Code Pink: Why do lakes change colour?
In July, the Lonar Lake in Maharashtra turned bright pink. Some gawked at the marvellous overnight makeover, others were concerned that it might have been caused by a dangerous pollutant.
For locals however, life at the edge of an oval-shaped lake that formed after a meteorite hit the earth some 50,000 years ago suddenly got a lot more interesting. Many fielded endless calls and texts from friends and acquaintances about the strange development. “For months, people who wanted to visit kept asking ‘Is this true?’ ‘Did someone colour the water?’ ‘Is the colour still the same?’,” says Sailesh Sadar, a local tourist guide. For Zahir Sheikh, who works on short contract projects for the forest department, the rise in tourist interest during the pandemic was also a concern.
But Lonar Lake’s water turned back to its green colour in around two weeks. And it turns out, there is not much to worry about. Water bodies tend to change colour when an already saline lake sees an increase in salinity even when nothing but some algae and bacteria grows, says Prashant Dhakephalkar, microbiologist and director of the Pune-based Agharkar Research Institute.
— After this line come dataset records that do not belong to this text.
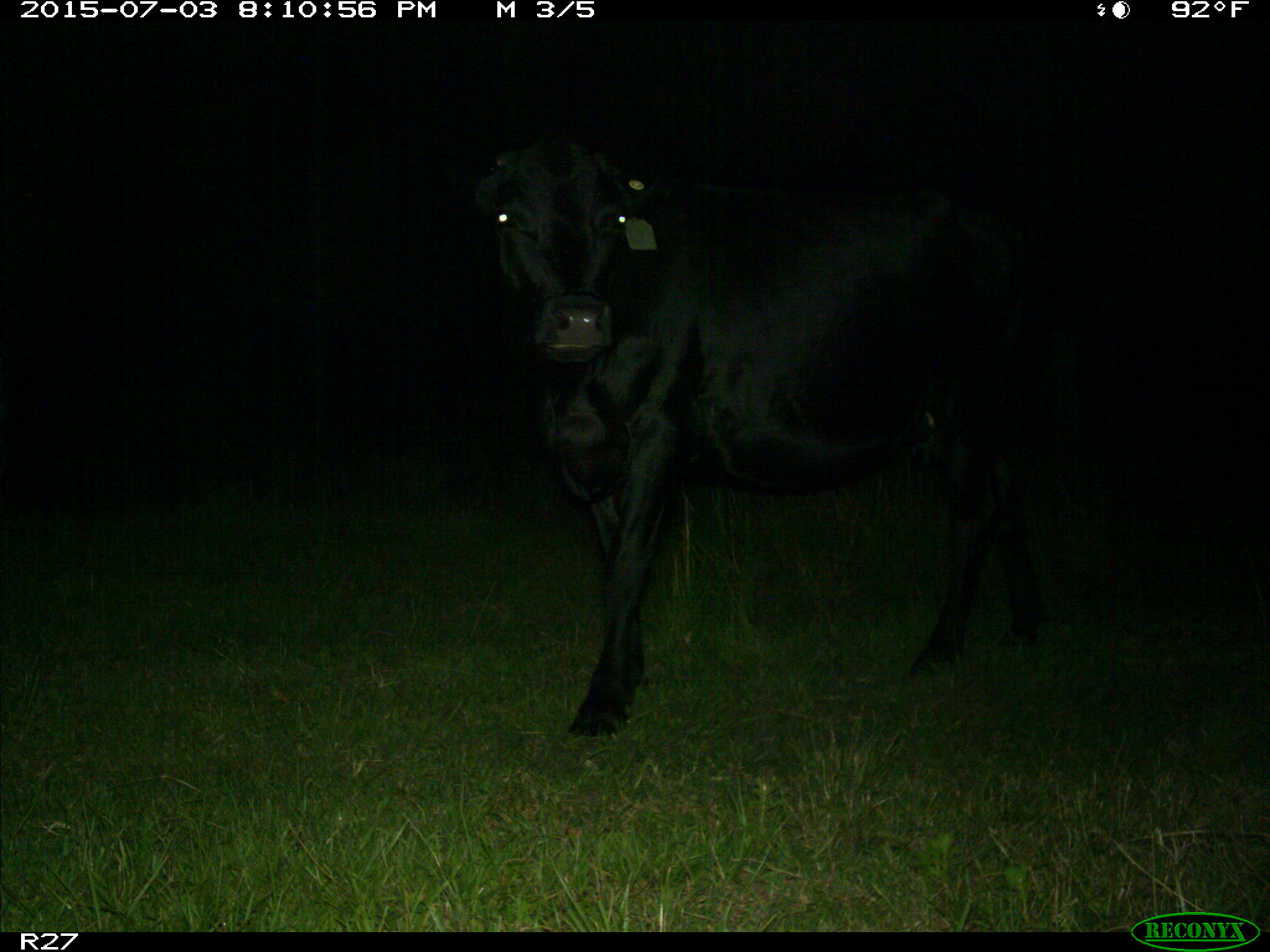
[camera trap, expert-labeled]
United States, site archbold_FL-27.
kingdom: Animalia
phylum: Chordata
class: Mammalia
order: Artiodactyla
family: Bovidae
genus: Bos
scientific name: Bos taurus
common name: domestic cow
Bos taurus (domestic cow).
Dhakephalkar was part of the team that submitted a report to the government about this phenomenon at Lonar. He says the pink was caused by a combination of factors, and precipitated by the lockdown. The lake’s rocks are basaltic, which makes the water highly saline. This salinity gets diluted with the rains. But with high temperatures and fewer visitors in 2020, there was greater evaporation, increasing the salinity of the water by around 6%. “It caused a growth of halophilic microorganisms or salt-loving bacteria which outgrew other organisms. Some of these bacteria produce a pink pigment which gave the pink colour to the lake,” he says. The colour is restored when the salinity goes down again.
Social media reports show that it happens everywhere. In the UAE’s Ras Al Khaimah emirate, a pink lake was discovered just last month, with high salinity the cause once again. Experts there say that excess salt turns some lakes pink every year in that area. The ones that have stayed pink for a long time, such as Lake Hillier in West Australia and the Great Salt Lake in Utah, have become popular tourist destinations. When the lake at Hutt Lagoon in Australia turned pink in 2014, it even became a sort of status symbol. Wealthy Chinese tourists flocked to the region, to show off that they had travelled somewhere unique.
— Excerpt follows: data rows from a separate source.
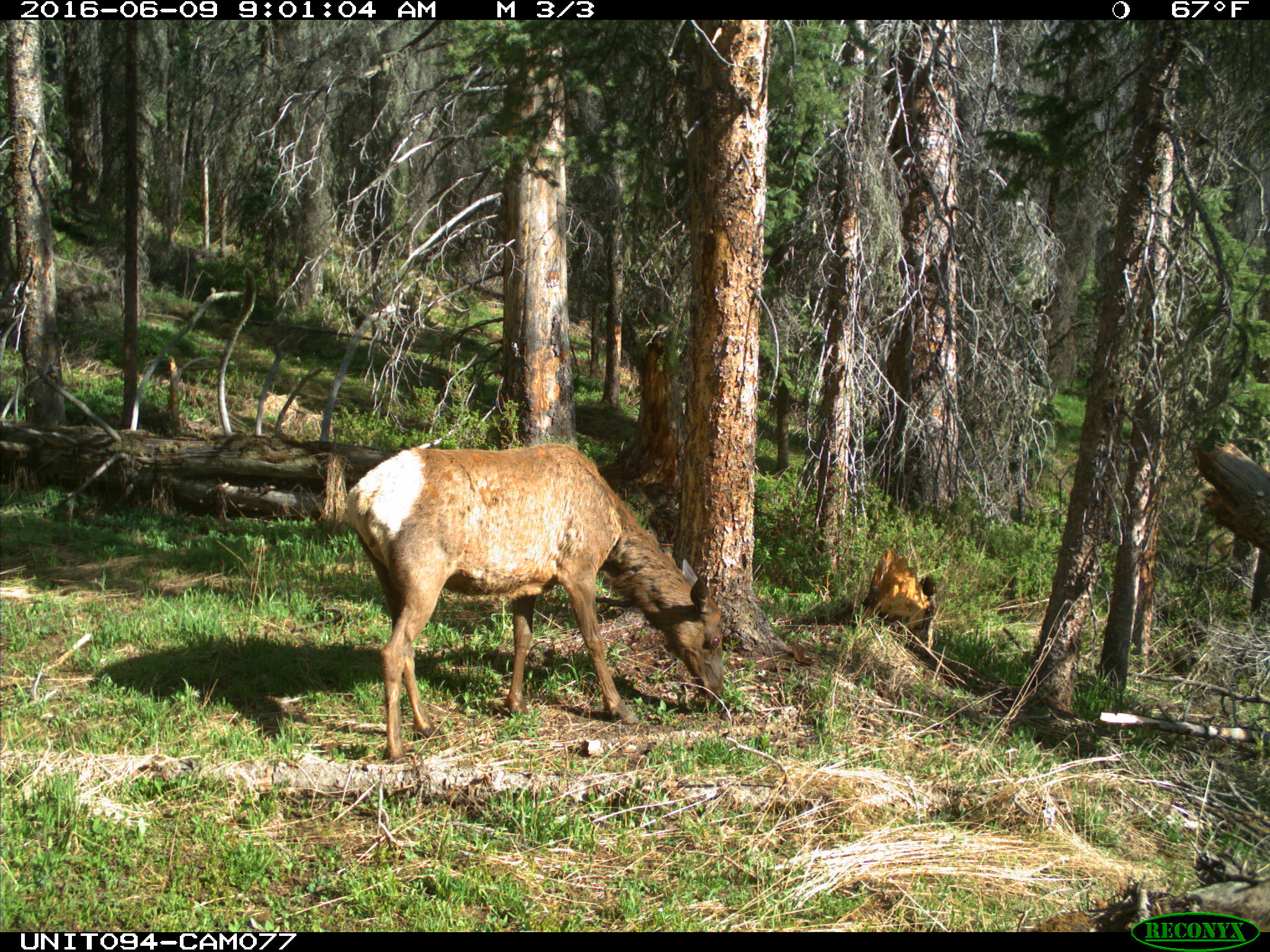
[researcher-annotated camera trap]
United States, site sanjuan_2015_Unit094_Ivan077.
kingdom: Animalia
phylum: Chordata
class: Mammalia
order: Artiodactyla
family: Cervidae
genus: Cervus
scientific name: Cervus elaphus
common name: red deer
Cervus elaphus (red deer).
But tourists might not always get the shade of pink they seek, or saw in touched-up social-media posts. In Lonar, the hue faded in around two weeks, and even at their most intense, pink lakes are rarely as opaque as the pictures make them seem. Pink Lake in Esperance, Australia, lost its pink hue around 2007 because of changes in natural water flow, reduced evaporation, and salt harvesting. Now, scientists are working out a way to give it back its colour.
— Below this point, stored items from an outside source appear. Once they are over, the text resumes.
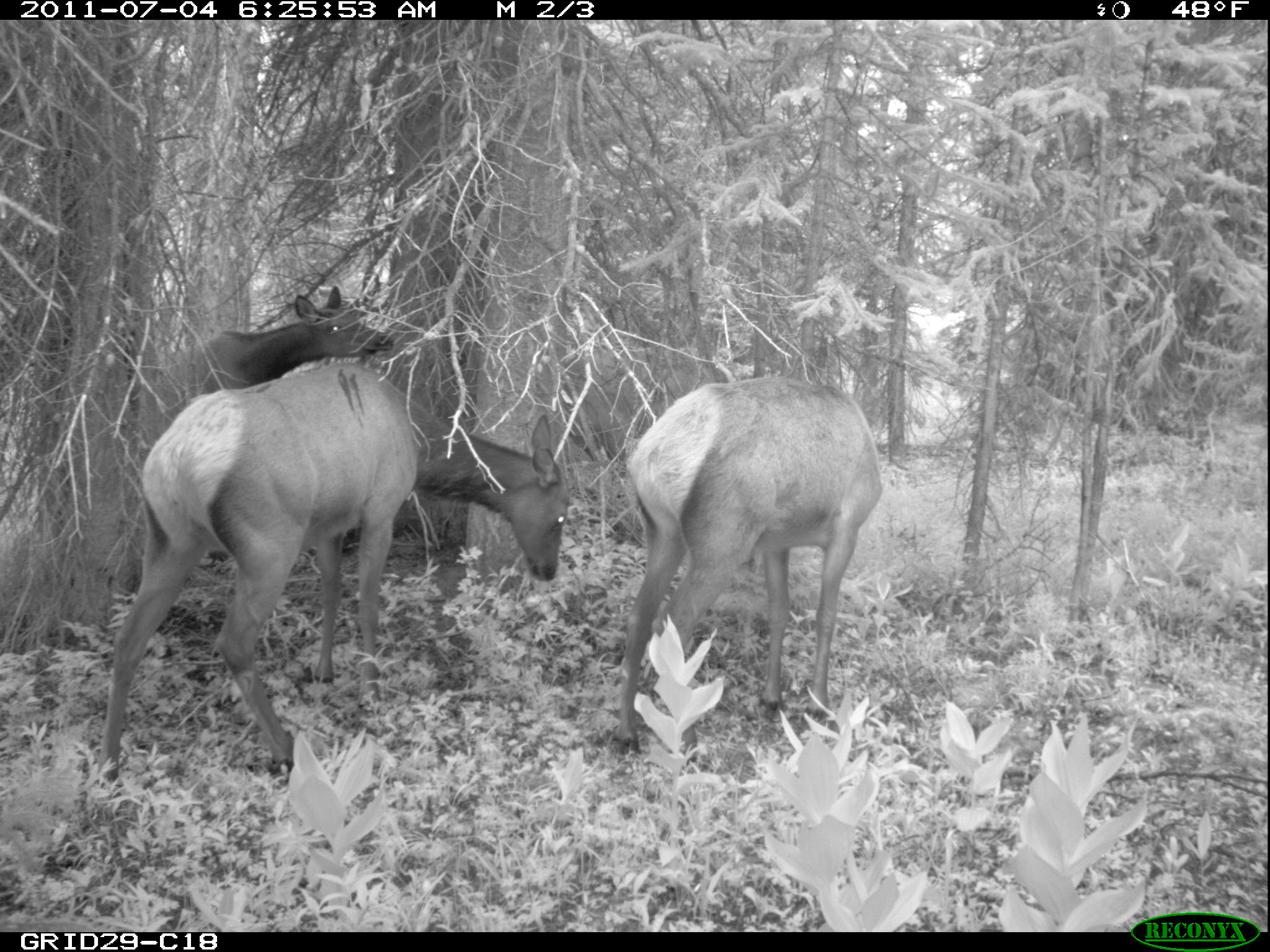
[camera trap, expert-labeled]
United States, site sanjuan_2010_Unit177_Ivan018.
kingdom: Animalia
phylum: Chordata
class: Mammalia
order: Artiodactyla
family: Cervidae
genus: Cervus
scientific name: Cervus elaphus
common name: red deer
Faiyaz Khudsar, wildlife biologist and scientist-in-charge at the Yamuna Biodiversity Park, has been working on ecological diversity and its restoration around water bodies. He says there might be an economic upside to this phenomenon. “The colour comes from the carotenoids present in the algae and bacteria which are the only life in this water,” he says. “These carotenoids can be used to make anti-oxidants for dietary supplements and even cosmetics.”
For the moment, we can neither predict a colour change not hold on to the hue. And in a time when we’ve struggled stay in control of the world around, the mystery posed by a colour changing lake is perhaps the best way to celebrate serendipity.